Условие задания
Дословно перепишите фрагмент исходного текста от слов «Несомненно, у души» до слов «кормят с руки.» включительно.

Исходный текст
Когда-нибудь за жизнь свою вторую
я это всё, конечно, расшифрую,
а нынче это недоступно мне.

           Несомненно, у души будет ещё возможность понять то, что сейчас недоступно - пусть не здесь, - ведь опыт её не прерывается, он не ограничен жизнью в обычном смысле слова. Так было и всегда - недаром возможна наивная и ироничная картина посмертия бабушек, «Хочу воскресить своих предков...»:

Живут в небесах мои бабки
и ангелов кормят с руки.
На райское пение падки,
на доброе слово легки.

           Эти пристрастия любимые героини Окуджавы взяли с собою в вечную жизнь из своей жизни бренной. Недаром автор с благодарностью помнит их доброе слово, атмосферу своего детства: «Так и остались в нём на многие десятилетия повёрнутые к нему улыбчивые любимые лица и всяческие поощрительные интонации»[13]. Картина посмертия светла и родственна картине земной жизни. Граница меж ними, разумеется, проходима. Важно, что она проходима без нравственных потерь, более того, переход её сулит обретения, ибо возможно, что «тайна твоего предназначения / не здесь, не здесь - а там, а там, а там...» («Марусенька»).
           Неразрывность вечного и земного - устойчивый мотив у Городницкого:

Приходит смерть, бессмертие любя,
Нас очищая от самих себя,
От нищих тел освобождая душу
(«Могила Грина»).

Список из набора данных
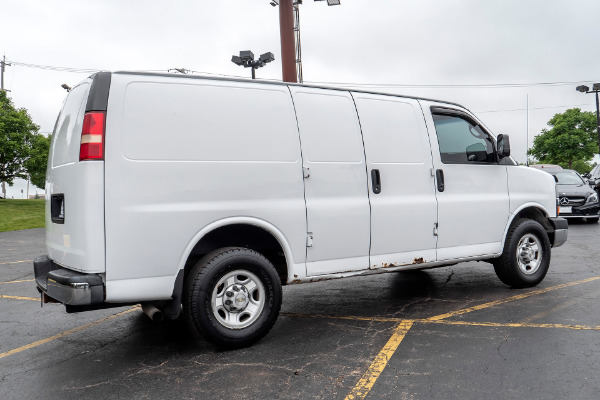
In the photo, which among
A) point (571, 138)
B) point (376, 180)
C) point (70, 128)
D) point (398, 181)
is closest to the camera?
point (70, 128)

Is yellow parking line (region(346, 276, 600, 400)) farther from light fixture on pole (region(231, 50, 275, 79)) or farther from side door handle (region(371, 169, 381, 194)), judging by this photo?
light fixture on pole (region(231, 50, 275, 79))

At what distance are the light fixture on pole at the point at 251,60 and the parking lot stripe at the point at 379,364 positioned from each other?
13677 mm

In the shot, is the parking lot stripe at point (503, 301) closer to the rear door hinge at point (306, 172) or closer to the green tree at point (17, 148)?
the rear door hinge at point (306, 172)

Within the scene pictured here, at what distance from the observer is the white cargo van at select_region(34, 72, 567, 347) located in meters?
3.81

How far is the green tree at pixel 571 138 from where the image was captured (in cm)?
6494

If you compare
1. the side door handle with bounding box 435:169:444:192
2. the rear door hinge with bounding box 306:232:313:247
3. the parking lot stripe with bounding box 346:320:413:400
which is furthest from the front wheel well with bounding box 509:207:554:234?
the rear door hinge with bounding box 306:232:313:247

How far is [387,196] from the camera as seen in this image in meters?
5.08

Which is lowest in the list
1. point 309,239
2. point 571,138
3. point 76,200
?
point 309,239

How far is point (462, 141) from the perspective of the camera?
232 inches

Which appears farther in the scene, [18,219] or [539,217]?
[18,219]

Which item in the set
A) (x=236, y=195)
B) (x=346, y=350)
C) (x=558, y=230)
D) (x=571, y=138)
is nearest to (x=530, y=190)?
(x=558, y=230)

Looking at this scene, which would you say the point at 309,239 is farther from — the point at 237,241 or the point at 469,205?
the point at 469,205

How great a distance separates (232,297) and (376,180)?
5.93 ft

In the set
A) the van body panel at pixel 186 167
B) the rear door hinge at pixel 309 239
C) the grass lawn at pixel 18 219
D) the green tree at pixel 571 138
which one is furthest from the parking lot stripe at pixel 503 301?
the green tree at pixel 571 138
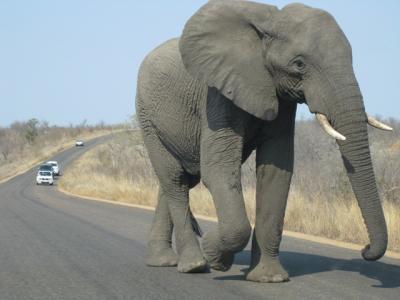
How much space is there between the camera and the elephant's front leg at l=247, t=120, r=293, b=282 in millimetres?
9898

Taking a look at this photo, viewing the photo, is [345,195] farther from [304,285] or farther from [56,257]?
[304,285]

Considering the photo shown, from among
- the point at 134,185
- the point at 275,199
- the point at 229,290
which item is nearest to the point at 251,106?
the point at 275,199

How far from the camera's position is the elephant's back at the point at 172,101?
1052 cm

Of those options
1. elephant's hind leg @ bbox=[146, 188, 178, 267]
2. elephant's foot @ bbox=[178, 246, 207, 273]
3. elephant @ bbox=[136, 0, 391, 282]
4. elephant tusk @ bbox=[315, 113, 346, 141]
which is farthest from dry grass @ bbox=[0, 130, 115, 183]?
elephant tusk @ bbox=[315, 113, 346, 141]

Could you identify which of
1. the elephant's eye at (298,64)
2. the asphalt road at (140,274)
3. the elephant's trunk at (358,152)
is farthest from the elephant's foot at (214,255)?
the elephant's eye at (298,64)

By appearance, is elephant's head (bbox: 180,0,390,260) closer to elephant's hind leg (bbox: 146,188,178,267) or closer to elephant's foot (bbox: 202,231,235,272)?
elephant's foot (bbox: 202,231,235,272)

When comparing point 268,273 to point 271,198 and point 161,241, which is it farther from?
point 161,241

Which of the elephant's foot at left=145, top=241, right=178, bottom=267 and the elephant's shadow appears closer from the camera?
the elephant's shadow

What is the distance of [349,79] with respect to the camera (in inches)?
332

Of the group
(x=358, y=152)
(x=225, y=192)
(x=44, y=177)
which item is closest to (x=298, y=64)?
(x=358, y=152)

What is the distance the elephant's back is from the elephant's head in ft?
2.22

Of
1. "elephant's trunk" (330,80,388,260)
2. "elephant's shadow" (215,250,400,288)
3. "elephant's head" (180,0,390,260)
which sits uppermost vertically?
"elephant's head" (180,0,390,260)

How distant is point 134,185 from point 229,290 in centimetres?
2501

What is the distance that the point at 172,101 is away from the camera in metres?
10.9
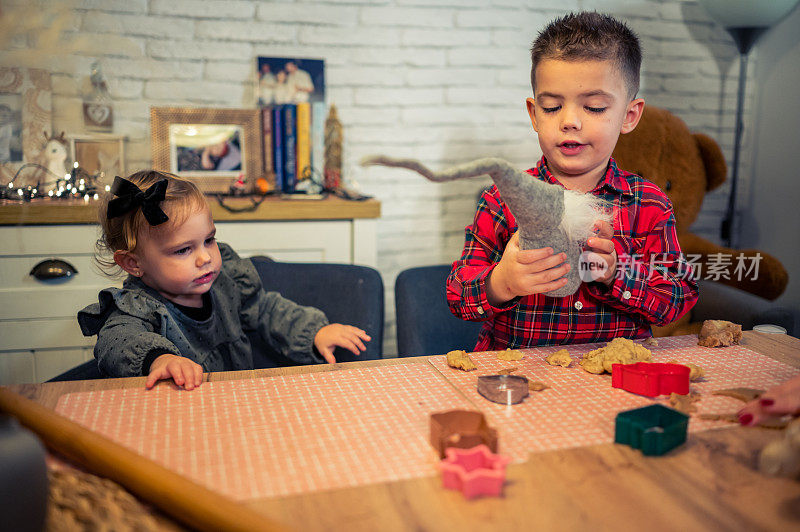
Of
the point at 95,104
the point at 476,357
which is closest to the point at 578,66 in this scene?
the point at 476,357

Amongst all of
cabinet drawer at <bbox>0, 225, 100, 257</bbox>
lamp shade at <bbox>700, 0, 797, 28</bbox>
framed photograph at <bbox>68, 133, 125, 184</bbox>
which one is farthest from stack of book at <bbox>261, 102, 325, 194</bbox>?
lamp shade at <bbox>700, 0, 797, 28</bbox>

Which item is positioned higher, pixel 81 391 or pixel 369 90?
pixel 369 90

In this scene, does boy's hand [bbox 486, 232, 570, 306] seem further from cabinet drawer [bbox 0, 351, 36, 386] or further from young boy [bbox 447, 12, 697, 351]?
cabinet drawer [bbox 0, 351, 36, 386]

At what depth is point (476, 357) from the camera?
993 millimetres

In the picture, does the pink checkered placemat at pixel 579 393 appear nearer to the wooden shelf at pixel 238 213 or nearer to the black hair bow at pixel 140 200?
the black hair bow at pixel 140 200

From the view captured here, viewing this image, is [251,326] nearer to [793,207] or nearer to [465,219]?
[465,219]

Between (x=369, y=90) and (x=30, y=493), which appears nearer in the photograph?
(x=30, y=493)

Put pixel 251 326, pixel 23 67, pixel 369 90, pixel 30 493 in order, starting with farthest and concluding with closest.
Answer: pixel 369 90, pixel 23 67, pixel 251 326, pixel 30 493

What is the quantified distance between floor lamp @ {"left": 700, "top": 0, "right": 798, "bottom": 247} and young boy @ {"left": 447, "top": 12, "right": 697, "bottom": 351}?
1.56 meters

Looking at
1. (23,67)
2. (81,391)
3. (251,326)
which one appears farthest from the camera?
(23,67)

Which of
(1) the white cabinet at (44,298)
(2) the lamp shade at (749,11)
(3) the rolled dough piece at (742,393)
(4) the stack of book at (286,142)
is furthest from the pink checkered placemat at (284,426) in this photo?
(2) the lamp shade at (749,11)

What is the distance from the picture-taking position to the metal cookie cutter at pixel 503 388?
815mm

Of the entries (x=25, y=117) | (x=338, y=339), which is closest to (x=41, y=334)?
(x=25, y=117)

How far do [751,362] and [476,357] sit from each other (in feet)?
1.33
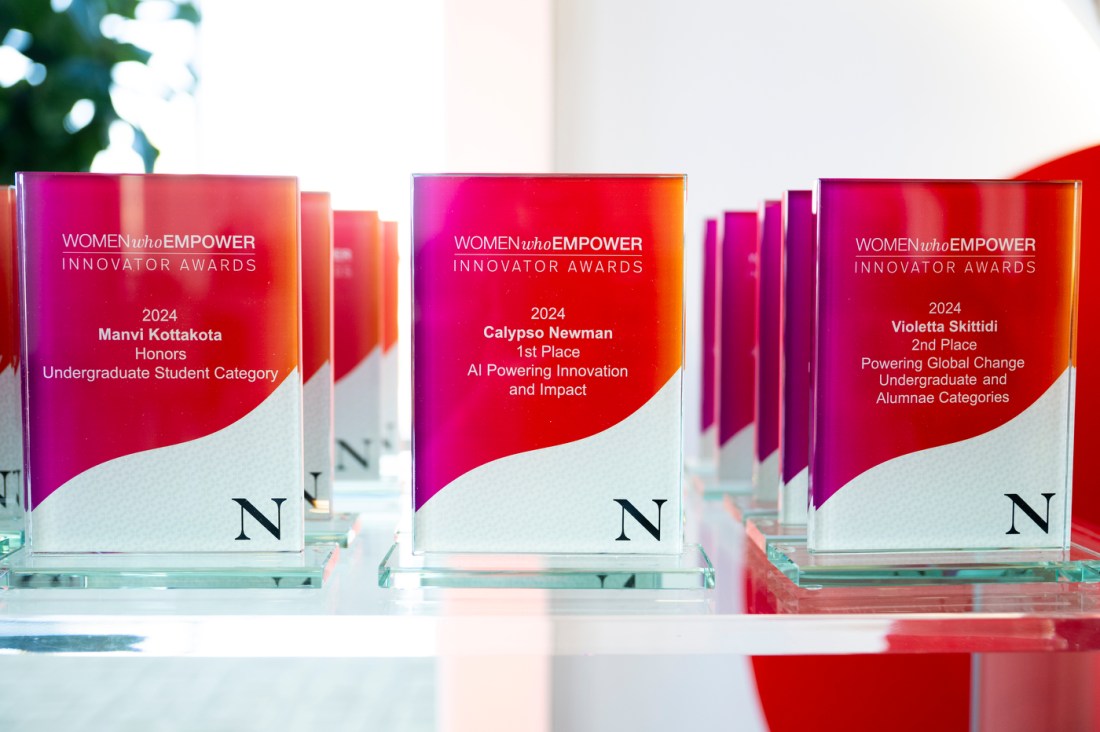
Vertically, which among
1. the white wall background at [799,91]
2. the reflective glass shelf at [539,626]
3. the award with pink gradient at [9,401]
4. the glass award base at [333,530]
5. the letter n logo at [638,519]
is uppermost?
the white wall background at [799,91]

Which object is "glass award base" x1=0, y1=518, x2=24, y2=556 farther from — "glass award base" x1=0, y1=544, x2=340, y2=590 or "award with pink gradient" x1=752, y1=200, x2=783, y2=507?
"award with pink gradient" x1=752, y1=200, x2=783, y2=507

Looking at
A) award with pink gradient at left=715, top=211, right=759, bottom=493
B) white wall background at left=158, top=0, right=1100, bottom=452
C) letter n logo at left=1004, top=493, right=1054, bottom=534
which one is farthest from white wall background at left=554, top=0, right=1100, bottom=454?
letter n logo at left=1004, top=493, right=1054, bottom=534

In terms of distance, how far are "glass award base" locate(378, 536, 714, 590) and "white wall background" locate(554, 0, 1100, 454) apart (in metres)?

Решение
Несомненно, у души будет ещё возможность понять то, что сейчас недоступно - пусть не здесь, - ведь опыт её не прерывается, он не ограничен жизнью в обычном смысле слова. Так было и всегда - недаром возможна наивная и ироничная картина посмертия бабушек, «Хочу воскресить своих предков...»:

Живут в небесах мои бабки
и ангелов кормят с руки.